** BEGIN Provided information **
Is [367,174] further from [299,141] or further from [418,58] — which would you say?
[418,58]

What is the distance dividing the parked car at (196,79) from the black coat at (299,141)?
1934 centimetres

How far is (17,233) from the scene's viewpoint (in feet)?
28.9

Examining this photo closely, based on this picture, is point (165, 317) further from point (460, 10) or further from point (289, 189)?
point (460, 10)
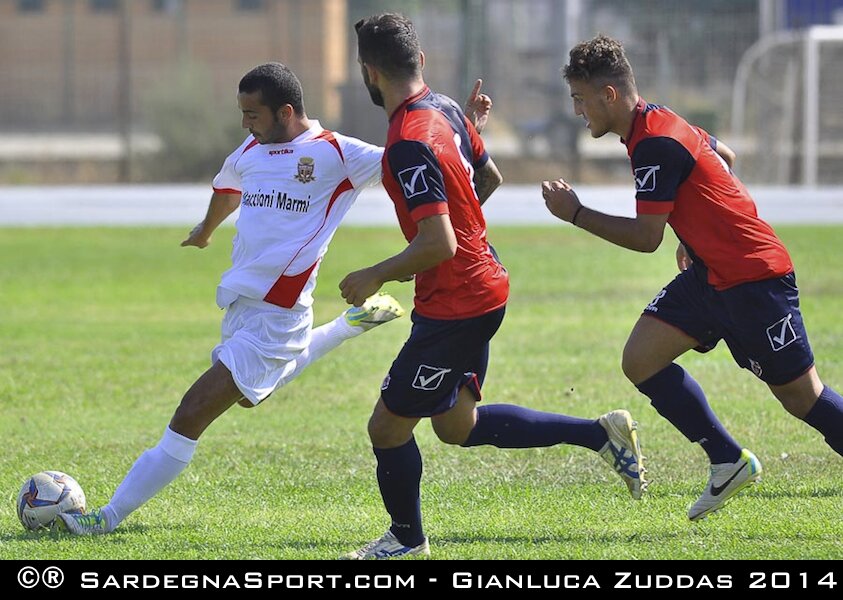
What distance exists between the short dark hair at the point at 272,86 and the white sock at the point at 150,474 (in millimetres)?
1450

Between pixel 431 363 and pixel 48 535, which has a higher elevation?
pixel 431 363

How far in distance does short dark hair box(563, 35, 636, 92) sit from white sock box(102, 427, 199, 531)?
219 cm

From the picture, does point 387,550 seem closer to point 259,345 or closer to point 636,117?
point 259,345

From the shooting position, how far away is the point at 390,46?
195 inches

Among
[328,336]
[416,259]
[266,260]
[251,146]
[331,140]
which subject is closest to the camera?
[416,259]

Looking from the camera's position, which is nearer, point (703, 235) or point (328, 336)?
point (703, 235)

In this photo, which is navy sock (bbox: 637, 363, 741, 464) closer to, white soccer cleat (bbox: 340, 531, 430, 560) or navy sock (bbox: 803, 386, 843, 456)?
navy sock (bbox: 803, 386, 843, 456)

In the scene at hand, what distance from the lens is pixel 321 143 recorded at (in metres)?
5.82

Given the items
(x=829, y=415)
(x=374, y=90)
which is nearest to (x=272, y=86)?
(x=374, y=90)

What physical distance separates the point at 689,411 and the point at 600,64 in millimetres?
** END Provided information **
** BEGIN Provided information **
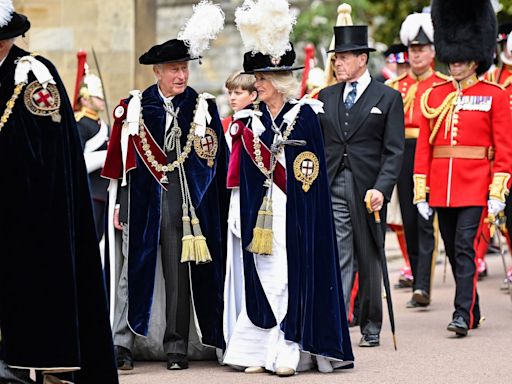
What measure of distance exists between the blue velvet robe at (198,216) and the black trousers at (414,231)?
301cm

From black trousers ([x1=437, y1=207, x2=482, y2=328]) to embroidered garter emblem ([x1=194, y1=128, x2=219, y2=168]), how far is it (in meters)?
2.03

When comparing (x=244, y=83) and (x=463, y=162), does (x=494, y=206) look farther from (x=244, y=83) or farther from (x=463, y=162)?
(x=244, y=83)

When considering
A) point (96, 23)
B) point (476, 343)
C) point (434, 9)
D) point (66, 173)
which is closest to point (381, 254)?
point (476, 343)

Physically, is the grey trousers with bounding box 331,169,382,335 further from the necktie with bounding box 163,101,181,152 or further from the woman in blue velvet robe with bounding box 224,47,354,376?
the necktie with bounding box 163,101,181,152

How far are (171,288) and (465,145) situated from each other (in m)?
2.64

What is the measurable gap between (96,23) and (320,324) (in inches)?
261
** END Provided information **
Problem requirements:
Copy the records from the line with "Is [367,174] further" up to and including the line with "1934 centimetres", changing "black coat" to "dark jacket" and leaving everything else as it is.

Exercise solution:
Is [367,174] further from [299,141] or further from [418,58] — which would you say?
[418,58]

What is the distance dividing the parked car at (196,79) from the dark jacket at (299,141)?
1934 centimetres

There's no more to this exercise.